The purpose for the creation of the SSAE 18, in May 2017, was to clarify the auditing standards and to reduce duplication within similar standards covering examinations, reviews and agreed-upon procedure engagements, specifically SSAE Nos. 10-17. These now fall under SSAE 18.
It supersedes the SSAE 16 and condenses other standards down to a more manageable state. Instead of making reference to SSAE 16, it’s best to just call System and Organization Control (SOC) reports, SOC 1 Type I or II and SOC 2 Type I or II. With the new guidance comes additional assistance which you can use in your vendor management process.
The Differences Between Vendor SOC Reports
The uses are meant to be different between SOC 1, SOC 2 and SOC 3. These include:
- SOC 1: Meant to be used to attest that controls at a service organization, your vendor and relevant to your internal control over financial reporting, are in place, with Type I, and operating effectively, with Type II reports.
- SOC 2: Meant for a much broader audience and includes many more IT controls. SOC 2 also follows the Trust Services Criteria - Availability, Confidentiality, Processing Integrity, Security, and Privacy - which makes it more structured and consistent.
- SOC 3: Meant for general use and can be openly available on vendors’ websites if desired. SOC 3 contains much less detail and doesn’t include controls or the testing associated with it. These can be used for initial vendor vetting, but a SOC 1 and/or 2 should be reviewed prior to vendor selection.
SSAE 18 Addresses Fourth Parties
With SSAE 18, SOC reports now require creation and inclusion of Complementary Subservice Organization Controls, when applicable, which is when your vendor relies on one of their critical third parties to deliver a service to you – aka your fourth party. The good news about this is that your vendor must provide more clarity on how they are addressing their own vendor management obligations.
So, what does this really mean? It means that if your third party vendor is using a subservice provider that is critical to your organization’s delivery of products or services, then the vendor must be identified within the SOC report. You’ll be able to better manage your organization’s fourth party vendors.
SSAE 18 Helps Protect Your Organization
Ways SSAE 18 helps protect you are:
- Guarantees your third party fully discloses fourth parties critical to your operations so that you’re aware of them
- Clearly identifies responsibilities your third party relies on fourth parties
- Gives you a better understanding of how your third party manages the fourth parties so you can ensure there are no gaps you need to be concerned with
When Should You Review a Fourth Party SOC Report?
You should complete due diligence on your fourth party vendors. Therefore, you should collect and review fourth party SOC reports. But, which ones?
- It’s necessary to review the fourth party SOC report when the services they provide could directly affect your business. For example, if your vendor uses a fourth party for data center services, your data may now be outside the boundaries of your contract with your vendor. If your vendor uses a fourth party for information system controls, server security, network security, patch management, etc., or if the fourth party does not do their job, your data is at risk, which ultimately affects your business.
- If the fourth party provides a “make or break” service to your vendor like a data center service or information system services or if your vendor is just a reseller of another vendor’s product.
Who Is Responsible for Obtaining a Fourth Party SOC Report?
SOC 1 and SOC 2 reports are considered confidential. Sometimes, the fourth party vendor will not provide you with their due diligence information as your business in not their client. It’s the responsibility of your third party vendor to provide you with the fourth party’s SOC report(s) and additional due diligence documentation, which should be in your contract. You can also point to resources such as OCC Bulletin 2017-21. Be aware that the term subcontractor is used by the OCC – it’s a term that means fourth party.
When a fourth party provides a critical service to your vendor, contact your vendor and request the necessary fourth party SOC report, or a due diligence package if a SOC is unavailable.

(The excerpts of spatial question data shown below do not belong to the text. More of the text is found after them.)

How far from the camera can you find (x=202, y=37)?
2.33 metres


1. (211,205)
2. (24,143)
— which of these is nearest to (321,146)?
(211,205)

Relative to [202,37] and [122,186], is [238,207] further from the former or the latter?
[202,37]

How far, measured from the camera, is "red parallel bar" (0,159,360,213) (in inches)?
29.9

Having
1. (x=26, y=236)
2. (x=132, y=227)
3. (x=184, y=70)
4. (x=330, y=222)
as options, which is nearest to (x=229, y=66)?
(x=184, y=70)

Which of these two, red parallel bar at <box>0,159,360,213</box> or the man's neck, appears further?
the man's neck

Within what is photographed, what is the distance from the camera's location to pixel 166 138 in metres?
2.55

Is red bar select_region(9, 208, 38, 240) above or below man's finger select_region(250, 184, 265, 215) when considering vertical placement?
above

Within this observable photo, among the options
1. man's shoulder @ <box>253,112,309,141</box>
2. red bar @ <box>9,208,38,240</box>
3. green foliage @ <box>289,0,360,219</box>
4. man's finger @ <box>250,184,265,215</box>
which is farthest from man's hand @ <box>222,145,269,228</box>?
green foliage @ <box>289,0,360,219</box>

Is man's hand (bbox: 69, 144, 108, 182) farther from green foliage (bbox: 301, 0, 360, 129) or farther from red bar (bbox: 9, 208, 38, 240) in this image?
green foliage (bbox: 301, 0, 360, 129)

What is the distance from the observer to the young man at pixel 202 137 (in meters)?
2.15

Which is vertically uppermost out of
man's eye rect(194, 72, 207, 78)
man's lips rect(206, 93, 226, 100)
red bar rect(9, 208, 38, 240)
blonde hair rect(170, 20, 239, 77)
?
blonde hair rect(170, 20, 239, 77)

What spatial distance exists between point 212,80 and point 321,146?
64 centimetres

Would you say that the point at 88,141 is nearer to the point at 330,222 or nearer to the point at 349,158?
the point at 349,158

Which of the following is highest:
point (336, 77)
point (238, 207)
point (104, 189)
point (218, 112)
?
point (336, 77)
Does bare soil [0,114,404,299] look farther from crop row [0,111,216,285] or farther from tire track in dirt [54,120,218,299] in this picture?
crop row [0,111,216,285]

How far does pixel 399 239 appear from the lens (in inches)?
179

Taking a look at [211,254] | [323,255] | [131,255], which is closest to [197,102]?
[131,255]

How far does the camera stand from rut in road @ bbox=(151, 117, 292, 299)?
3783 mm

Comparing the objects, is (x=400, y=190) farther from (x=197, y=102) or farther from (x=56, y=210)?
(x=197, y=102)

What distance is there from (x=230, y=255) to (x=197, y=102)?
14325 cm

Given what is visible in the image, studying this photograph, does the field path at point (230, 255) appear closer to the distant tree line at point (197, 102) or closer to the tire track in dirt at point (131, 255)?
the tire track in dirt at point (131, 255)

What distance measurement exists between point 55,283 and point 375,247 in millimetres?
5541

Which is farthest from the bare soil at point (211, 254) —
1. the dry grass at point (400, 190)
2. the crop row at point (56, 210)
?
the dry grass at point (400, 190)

Again, you should be reviewing and analyzing critical fourth party SOC reports, just as you would if the fourth party was your direct vendor.
In addition, if there are Complementary User Entity Controls (CUEC) in the fourth party SOC report, you should verify that your third party has taken those into consideration and reviews them regularly to make sure that all bases are covered.
Don’t Let Your Fourth Party Be a Weak Link
Even if you don’t have a direct contractual relationship with a vendor, sometimes understanding a fourth party’s controls are equally as important as a lack in information security could directly impact your organization.